Numerical Analysis of Singularly Perturbed System of Parabolic Convection–Diffusion Problem with Regular Boundary Layers

• Published in: Differential equations and dynamical systems Vol. 30; no. 3; pp. 695 - 717
• Main Authors: Singh, Maneesh Kumar, Natesan, Srinivasan
• Format: Journal Article
• Language: English
• Published: New Delhi Springer India 01.07.2022; Springer Nature B.V
• Subjects: Boundary layers; Computer Science; Convection; Diffusion layers; Engineering; Error analysis; Finite difference method; Mathematics; Mathematics and Statistics; Numerical analysis; Original Research; Parameters; Perturbation; Stability analysis; Finite difference scheme; Uniform convergence; Singularly perturbed system; Shishkin mesh; AMS 65M06; CR G1.8; Parabolic convection–diffusion problems; 65M12; Boundary layers
• ISSN: 0971-3514; 0974-6870
• DOI: 10.1007/s12591-019-00462-2

In this article, we obtain the numerical solution of singularly perturbed system of parabolic convection–diffusion problems exhibiting boundary layer.
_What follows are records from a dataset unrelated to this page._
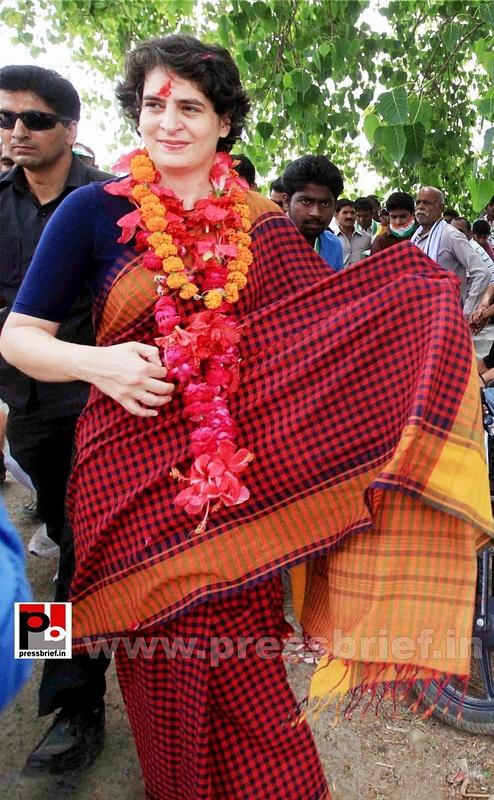 Charismatic Priyanka Gandhi in Amethi (3)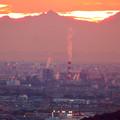 定光寺展望台から見た夕暮れ時の景色 No - 14:王子製紙の煙突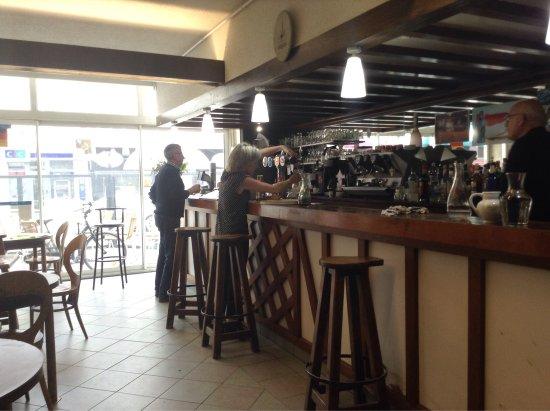 Le Molay-Littry, Francia: Bar de la Foret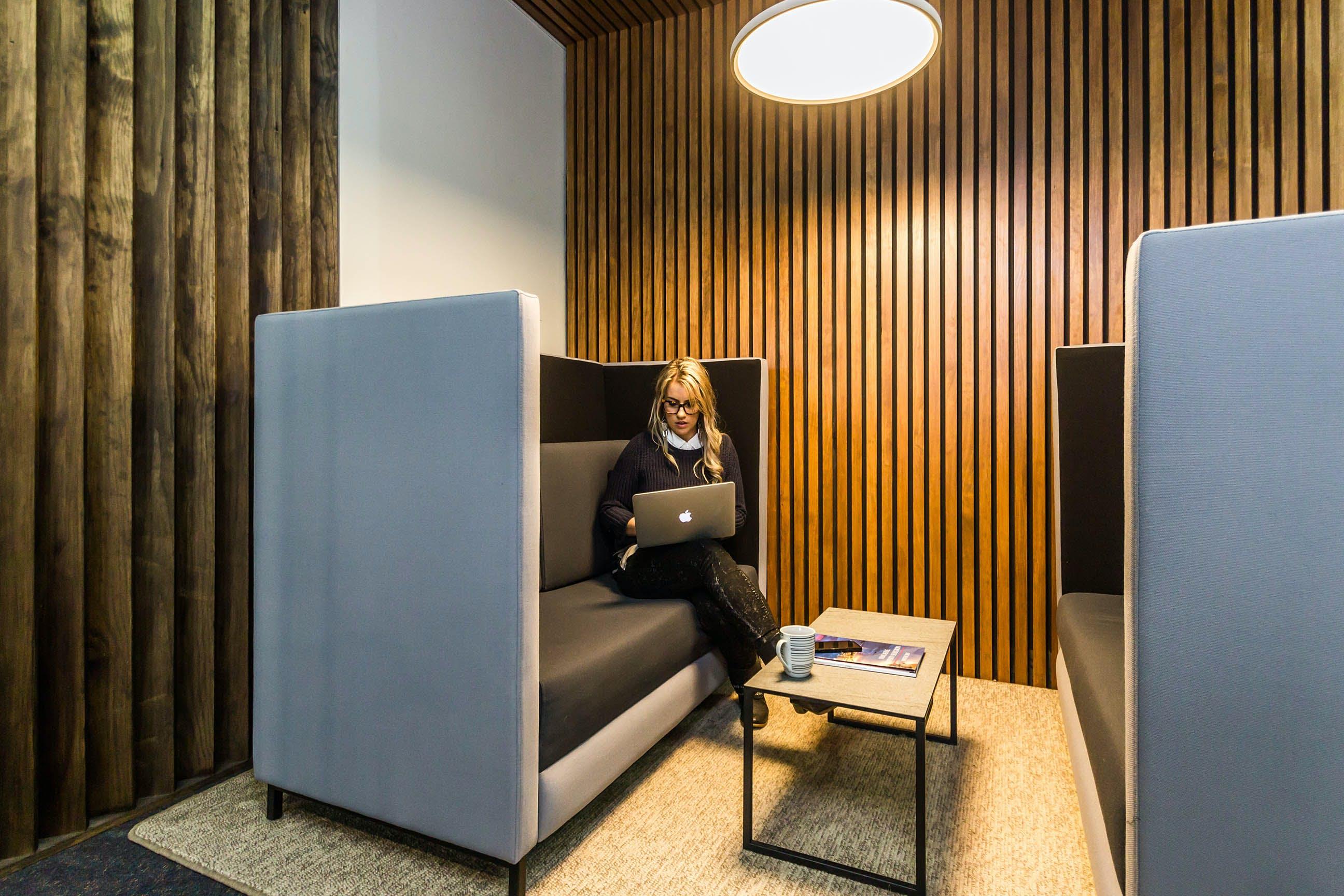 Dedicated desk at DaSH Cowork, image 3
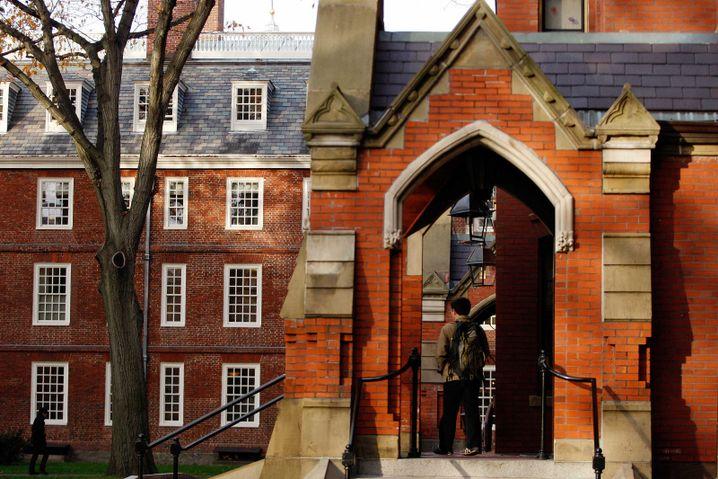 Hauptgebäude der Harvard- Universität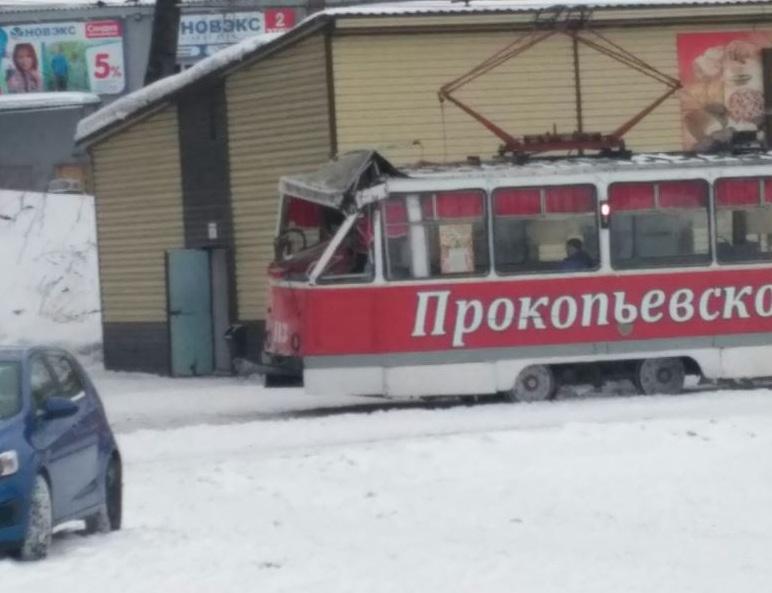 В Прокопьевске столкнулись трамвай и автокран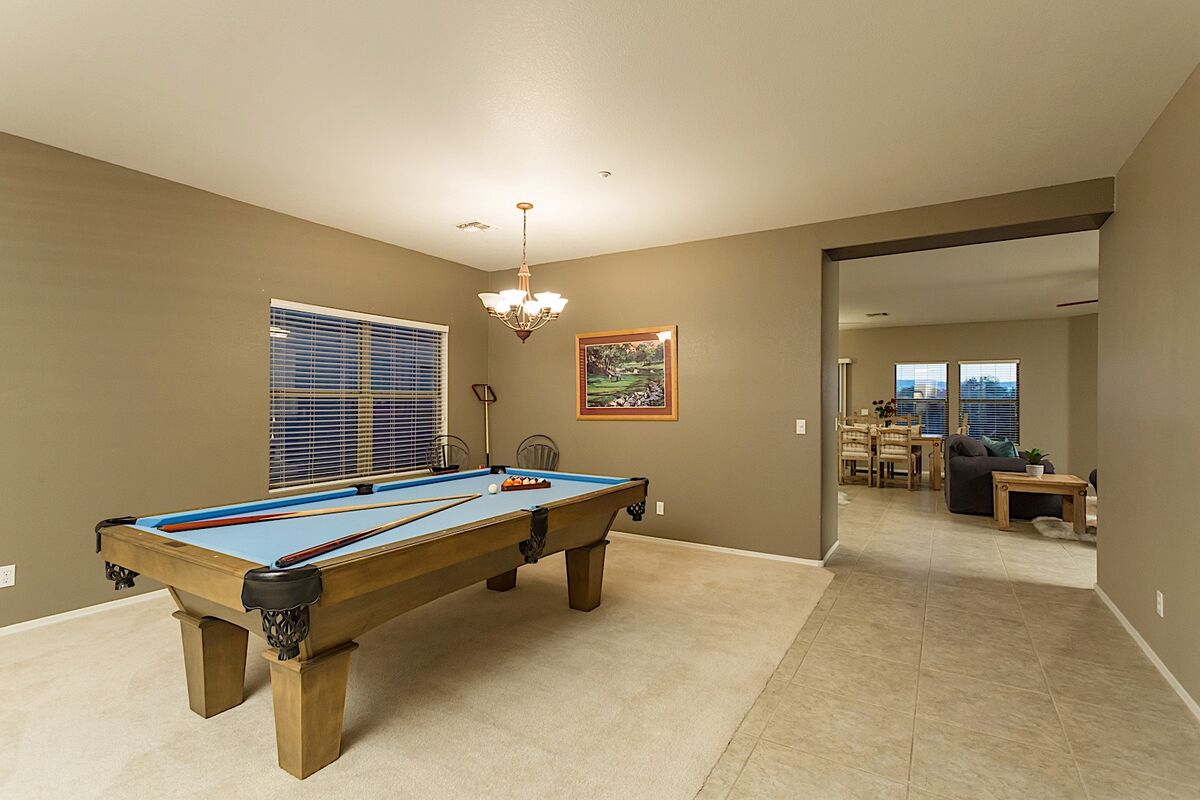 Large Pool room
The proposed numerical scheme consists of the backward-Euler method for the time derivative and an upwind finite difference scheme for the spatial derivatives. We analyze the scheme on a piecewise-uniform Shishkin mesh for the spatial discretization to establish uniform convergence with respect to the perturbation parameters. For the proposed scheme, the stability analysis is presented and parameter-uniform error estimate is derived. In order to validate the theoretical results, we have carried out some numerical experiments.